*Zu erledigende Aufgaben*
1. Prüfen Sie, ob die folgenden Aussagen mit dem Textabschnitt zum Marathontraining übereinstimmen: (a) Bei Laufschuhen ist vor allem die Marke entscheidend. (b) In den ersten beiden Trainingsmonaten genügen drei Übungseinheiten pro Woche. (c) Ein Sauerstofflauf dauert zwei bis drei Stunden. Antworten Sie jeweils mit Ja oder Nein, und belegen Sie Ihre Antwort mit einem wörtlichen Zitat.
2. Bis ungefähr zu welchem Kilometer bezieht der Körper laut dem Textabschnitt zum Marathontraining seine Energie aus den Kohlenhydratreserven?
3. Führen Sie den Textabschnitt zum Marathontraining im Anschluss an seinen letzten Satz fort.

Wichtig für Läufer seien auch passende Schuhe: «Dabei kommt es auf eine gute Beratung an», so Baum. Nicht die Marke zählt, sondern wie der Schuh sitzt und ob er zum Beispiel ausreichend Dämpfung bietet. Läufer sollten mindestens zwei Paar abwechselnd benutzen, weil durch die verschiedene Machart der Schuhe eine einseitige Belastung der Füße verhindert werde.
Mit gezieltem Marathon-Training muss spätestens ein halbes Jahr vor dem Startschuss begonnen werden. In den ersten beiden Monaten reichen drei Übungseinheiten pro Woche. «Außerdem ist es ratsam, vor dem Marathon noch an ein oder zwei Volksläufen teilzunehmen, um Wettkampfluft zu schnuppern», so Krispin. Dabei sei es auch wichtig, das eigene Tempo zu finden. «Einsteiger machen sonst beim Marathon oft den Fehler, das Tempo der anderen Teilnehmer mitlaufen zu wollen.»
Wer etwa im April einen Marathon laufen möchte, muss von Januar an drei- bis viermal wöchentlich trainieren. Mindestens eine Einheit davon sollte ein so genannter Sauerstofflauf sein. Bei diesen zwei- bis dreistündigen Läufen wird die Fettverbrennung trainiert. Diese ist beim Marathon wichtig, um nicht einzubrechen und den Lauf aufgeben zu müssen. Ungefähr bis Kilometer 30 zieht der Körper die Energie aus den Kohlenhydratreserven, danach ist er von der Fettverbrennung abhängig.

*Datenauszug*
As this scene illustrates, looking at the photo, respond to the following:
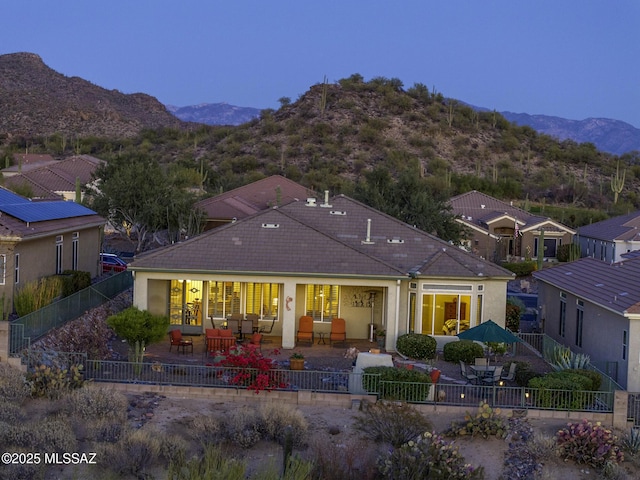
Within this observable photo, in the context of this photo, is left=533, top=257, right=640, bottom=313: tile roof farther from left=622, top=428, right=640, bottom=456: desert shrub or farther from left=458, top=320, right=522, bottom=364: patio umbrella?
left=622, top=428, right=640, bottom=456: desert shrub

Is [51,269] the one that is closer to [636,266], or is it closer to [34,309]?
[34,309]

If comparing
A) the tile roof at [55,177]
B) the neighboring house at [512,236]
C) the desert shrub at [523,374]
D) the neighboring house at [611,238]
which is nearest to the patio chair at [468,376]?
the desert shrub at [523,374]

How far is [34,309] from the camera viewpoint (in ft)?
78.7

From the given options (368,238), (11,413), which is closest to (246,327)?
(368,238)

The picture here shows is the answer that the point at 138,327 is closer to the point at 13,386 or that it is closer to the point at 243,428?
the point at 13,386

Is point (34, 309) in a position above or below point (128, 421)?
above

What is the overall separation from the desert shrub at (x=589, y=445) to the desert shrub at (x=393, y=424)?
9.68 feet

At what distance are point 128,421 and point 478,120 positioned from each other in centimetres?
9484

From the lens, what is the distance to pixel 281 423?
18109 mm

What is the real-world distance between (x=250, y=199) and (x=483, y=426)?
33501 millimetres

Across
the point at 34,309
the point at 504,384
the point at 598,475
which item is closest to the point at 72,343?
the point at 34,309

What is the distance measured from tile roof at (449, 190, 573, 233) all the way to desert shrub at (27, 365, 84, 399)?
1580 inches

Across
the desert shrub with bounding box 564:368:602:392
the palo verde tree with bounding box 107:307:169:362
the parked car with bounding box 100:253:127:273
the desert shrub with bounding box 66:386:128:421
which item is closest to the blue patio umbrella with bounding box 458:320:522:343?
the desert shrub with bounding box 564:368:602:392

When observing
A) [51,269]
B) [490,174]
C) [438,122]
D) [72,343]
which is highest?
[438,122]
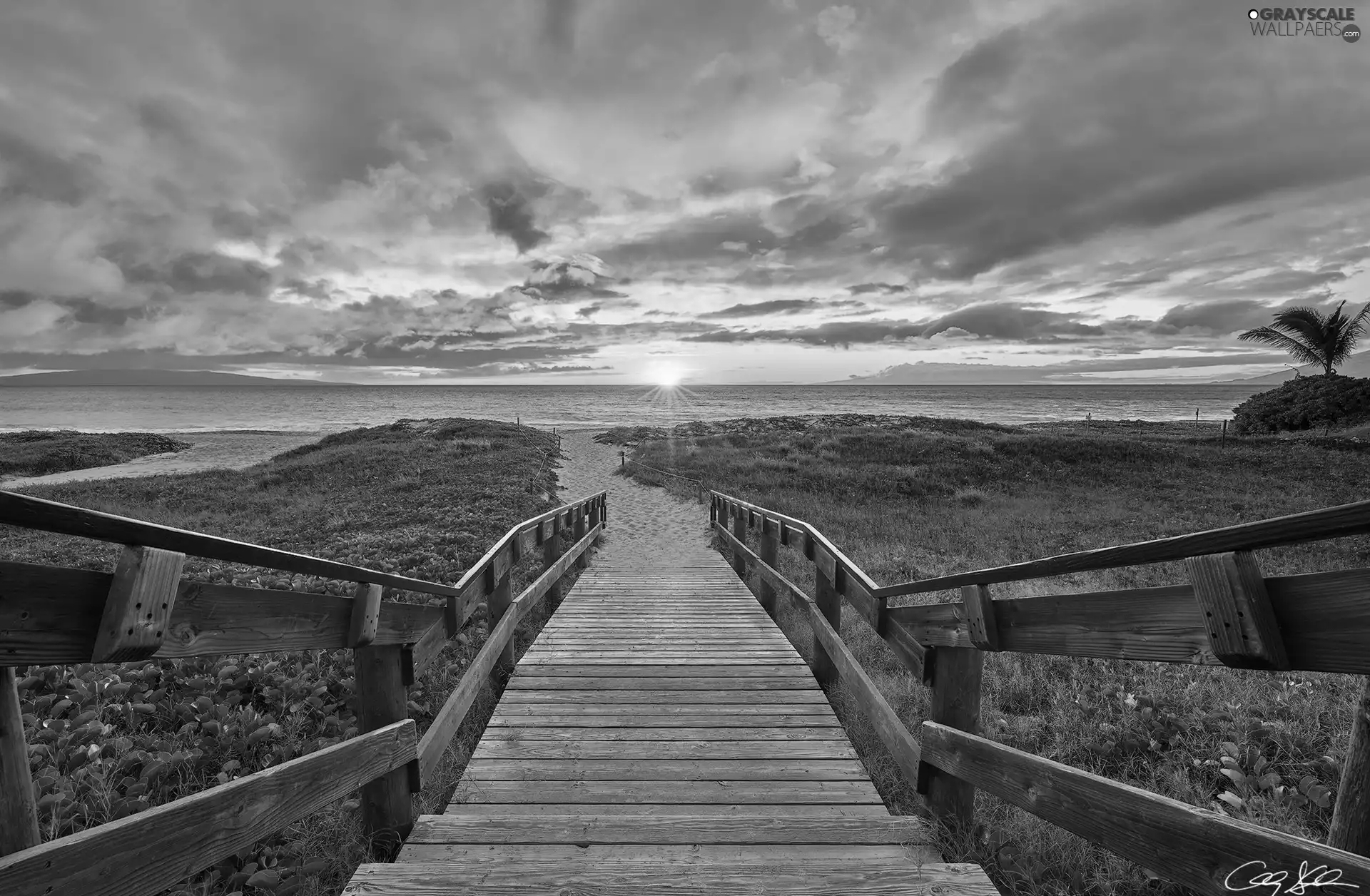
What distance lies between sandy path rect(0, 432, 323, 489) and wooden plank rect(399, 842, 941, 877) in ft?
77.8

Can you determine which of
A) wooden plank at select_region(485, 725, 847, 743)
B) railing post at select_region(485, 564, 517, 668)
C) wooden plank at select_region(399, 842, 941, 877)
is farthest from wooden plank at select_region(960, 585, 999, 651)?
railing post at select_region(485, 564, 517, 668)

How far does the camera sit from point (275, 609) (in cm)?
222

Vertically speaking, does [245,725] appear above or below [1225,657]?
below

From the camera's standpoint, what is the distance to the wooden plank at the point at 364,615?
2.63m

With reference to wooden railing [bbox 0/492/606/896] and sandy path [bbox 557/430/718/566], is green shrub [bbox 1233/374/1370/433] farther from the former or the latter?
wooden railing [bbox 0/492/606/896]

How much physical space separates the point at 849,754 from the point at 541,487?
1738cm

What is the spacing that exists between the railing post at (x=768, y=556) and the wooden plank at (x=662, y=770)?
3.68 metres

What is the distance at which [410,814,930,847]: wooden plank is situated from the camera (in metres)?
2.92

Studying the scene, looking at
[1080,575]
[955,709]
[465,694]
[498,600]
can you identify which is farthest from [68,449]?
[1080,575]

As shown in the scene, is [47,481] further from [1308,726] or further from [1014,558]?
[1308,726]

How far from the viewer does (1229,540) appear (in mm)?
1604

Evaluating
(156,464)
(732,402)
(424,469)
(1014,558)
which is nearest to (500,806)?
(1014,558)

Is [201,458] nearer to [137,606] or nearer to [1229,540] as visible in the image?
[137,606]

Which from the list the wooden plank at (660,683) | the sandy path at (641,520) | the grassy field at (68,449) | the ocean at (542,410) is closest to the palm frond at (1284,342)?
the sandy path at (641,520)
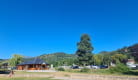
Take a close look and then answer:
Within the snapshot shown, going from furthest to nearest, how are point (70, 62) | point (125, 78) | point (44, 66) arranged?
point (70, 62), point (44, 66), point (125, 78)

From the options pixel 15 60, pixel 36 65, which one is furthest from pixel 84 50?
pixel 15 60

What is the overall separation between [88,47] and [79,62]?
17.0 ft

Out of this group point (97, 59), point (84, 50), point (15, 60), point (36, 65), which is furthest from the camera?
point (97, 59)

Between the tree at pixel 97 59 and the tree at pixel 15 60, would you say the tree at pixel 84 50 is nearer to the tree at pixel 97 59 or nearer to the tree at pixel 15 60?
the tree at pixel 97 59

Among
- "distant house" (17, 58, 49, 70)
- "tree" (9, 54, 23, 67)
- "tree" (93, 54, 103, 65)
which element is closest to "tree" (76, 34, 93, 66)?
"distant house" (17, 58, 49, 70)

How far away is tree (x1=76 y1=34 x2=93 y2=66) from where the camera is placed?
1871 inches

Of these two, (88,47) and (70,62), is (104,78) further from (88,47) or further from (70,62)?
(70,62)

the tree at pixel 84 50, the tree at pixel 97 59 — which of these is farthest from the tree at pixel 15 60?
the tree at pixel 97 59

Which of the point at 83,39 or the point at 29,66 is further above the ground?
the point at 83,39

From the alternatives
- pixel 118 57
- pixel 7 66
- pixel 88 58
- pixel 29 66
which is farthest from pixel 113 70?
pixel 7 66

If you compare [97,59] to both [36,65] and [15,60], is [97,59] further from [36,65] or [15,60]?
[15,60]

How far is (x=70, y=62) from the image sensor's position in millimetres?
86000

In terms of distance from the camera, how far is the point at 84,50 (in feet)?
156

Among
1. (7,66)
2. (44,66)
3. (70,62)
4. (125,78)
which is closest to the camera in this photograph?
(125,78)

*Lösungen zur Übung*
1.
(a) Nein: „Nicht die Marke zählt, sondern wie der Schuh sitzt“
(b) Ja: „In den ersten beiden Monaten reichen drei Übungseinheiten pro Woche.“
(c) Ja: „Bei diesen zwei- bis dreistündigen Läufen wird die Fettverbrennung trainiert.“

2. Ungefähr bis Kilometer 30.

3.
Das Tempo ist langsam. Selbst Topathleten laufen laut Steffny 95 Prozent des Trainings im «grünen Bereich»: also so, dass man sich unterhalten kann. «Marathon-Vorbereitung ist vor allem Kilometer sammeln.» Fast automatisch wird der Sportler dann schneller.
Nach dem Laufen ist Erholung angesagt: ausreichend Schlaf, von Zeit zu Zeit eine Massage und nach anstrengenden Einheiten ein warmes Bad. Die Ernährung sollte der körperlichen Belastung angepasst werden. «Es zählt der gesunde Menschenverstand», so Steffny: wenig Fett und viel Kohlenhydrate, beispielsweise aus Kartoffeln und Nudeln. «Meeresfisch und Soja-Produkte gehören ebenfalls auf den Speiseplan», rät Marion Krispin. Auch müsse viel getrunken werden.
Einsteigern rät Lauftrainer Steffny, einen gut organisierten Stadt-Marathon mittlerer Größe mit flachem Streckenprofil zu wählen: Bei den ganz großen Läufen bestehe die Gefahr, im «Gewühle» seinen eigenen Rhythmus nicht zu finden. Anbieter von Trainings- und Laufseminaren schicken oft auch Tempomacher mit auf die Strecke. An deren Fersen können sich die Einsteiger heften, um die geplante Zeit einzuhalten und das Rennen erfolgreich zu beenden.
Nach dem Marathon ist eine etwa vierwöchige Pause angesagt. In dieser Zeit sollten nur wenige leichte Läufe absolviert werden. Laut Sportwissenschaftler Baum kann man auch einfach gar nichts machen. «Ich rate, auf Kopf und Bauch zu hören. Erst wenn beide "ja" sagen, sollte wieder mit dem Training begonnen werden.» Zwar gebe es Extremsportler, die jede Woche an einem Marathon teilnehmen, für Breitensportler seien zwei Wettkämpfe pro Jahr aber genug - einer im Frühjahr und einer im Herbst.